Der furchtbare Moment war nahe. Schon hatte Suyodhana den Scheiterhaufen angezündet, in Schlangenwindungen züngelten sich die Flammen gegen das Gewölbe der Höhle, schon hatten die Würger unter betäubendem Gebrüll das Opfer gepackt, schon stimmten Trommeln und Taré den Todesmarsch an.

Da kam plötzlich das Opfer zu sich. Es sah den Scheiterhaufen, der vor ihm prasselte, und erkannte die Gefahr. Trotz des Opiumrausches erinnerte sich Ada des Urteils, das der grausame Suyodhana über sie verhängt hatte. Ein herzzerreißender Schrei entrang sich ihrer Brust.

»Tremal-Naik! – oh, Tremal-Naik!«

Am Ende des dunkeln Ganges ertönte ein wilder Ruf:

»Zerreiße, Darma! – Zerfleische!«

Der große bengalische Tiger hatte nur auf diesen Befehl gewartet. Mit geöffnetem Maule und gespreizten Pranken kam er aus seinem Verstecke hervor, dehnte sich, duckte sich nieder, stieß ein leises Knurren aus, dann stürzte er sich in gewaltigem Sprunge mitten unter die Würger.

Ein Schreckensschrei entfloh allen beim Anblicke des wilden Raubtieres, das schon mit zwei gewaltigen Prankenschlägen zwei Männer zu Boden geworfen hatte.

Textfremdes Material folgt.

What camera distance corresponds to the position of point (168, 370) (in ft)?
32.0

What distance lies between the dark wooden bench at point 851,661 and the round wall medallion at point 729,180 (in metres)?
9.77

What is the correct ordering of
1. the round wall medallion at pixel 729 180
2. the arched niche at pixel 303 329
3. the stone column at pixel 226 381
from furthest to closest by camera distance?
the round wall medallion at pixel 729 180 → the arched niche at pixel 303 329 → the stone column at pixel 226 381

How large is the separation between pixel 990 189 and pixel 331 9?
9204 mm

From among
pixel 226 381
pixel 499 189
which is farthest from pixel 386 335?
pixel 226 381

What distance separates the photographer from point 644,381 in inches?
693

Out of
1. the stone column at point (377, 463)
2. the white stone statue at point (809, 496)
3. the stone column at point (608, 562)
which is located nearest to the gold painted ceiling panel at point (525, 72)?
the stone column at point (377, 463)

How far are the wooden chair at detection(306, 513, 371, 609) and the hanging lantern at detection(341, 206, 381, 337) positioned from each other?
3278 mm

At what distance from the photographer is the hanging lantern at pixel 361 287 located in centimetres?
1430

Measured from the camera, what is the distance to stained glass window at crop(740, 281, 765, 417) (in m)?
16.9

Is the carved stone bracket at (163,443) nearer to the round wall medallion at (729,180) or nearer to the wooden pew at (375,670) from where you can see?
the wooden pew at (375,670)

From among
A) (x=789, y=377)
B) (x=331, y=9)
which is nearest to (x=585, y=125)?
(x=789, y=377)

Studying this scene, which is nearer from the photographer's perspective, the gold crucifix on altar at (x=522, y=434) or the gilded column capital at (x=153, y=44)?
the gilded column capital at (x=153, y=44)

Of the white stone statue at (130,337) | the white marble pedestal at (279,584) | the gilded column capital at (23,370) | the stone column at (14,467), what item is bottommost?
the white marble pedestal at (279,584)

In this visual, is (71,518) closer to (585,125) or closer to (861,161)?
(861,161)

»Zerfleische, Darma! – Zerreiße!« wiederholte dieselbe Stimme.

Dann krachten vier Schüsse, die vier Indier zu Boden streckten. Die anderen warfen sich auf die Knie. Und inmitten der Rauchwolke erschien der Schlangenjäger der schwarzen Dschungel, mit verzerrtem Gesicht und dem Messer in der Faust.

Die Reihen der bestürzten Indier mit unwiderstehlichem Ansturme durchbrechen, das junge Mädchen, das ohnmächtig zu Boden gefallen war, packen, sie in die Arme drücken und mit Kammamurri und dem Tiger unter der Galerie verschwinden, war Sache eines einzigen Augenblicks.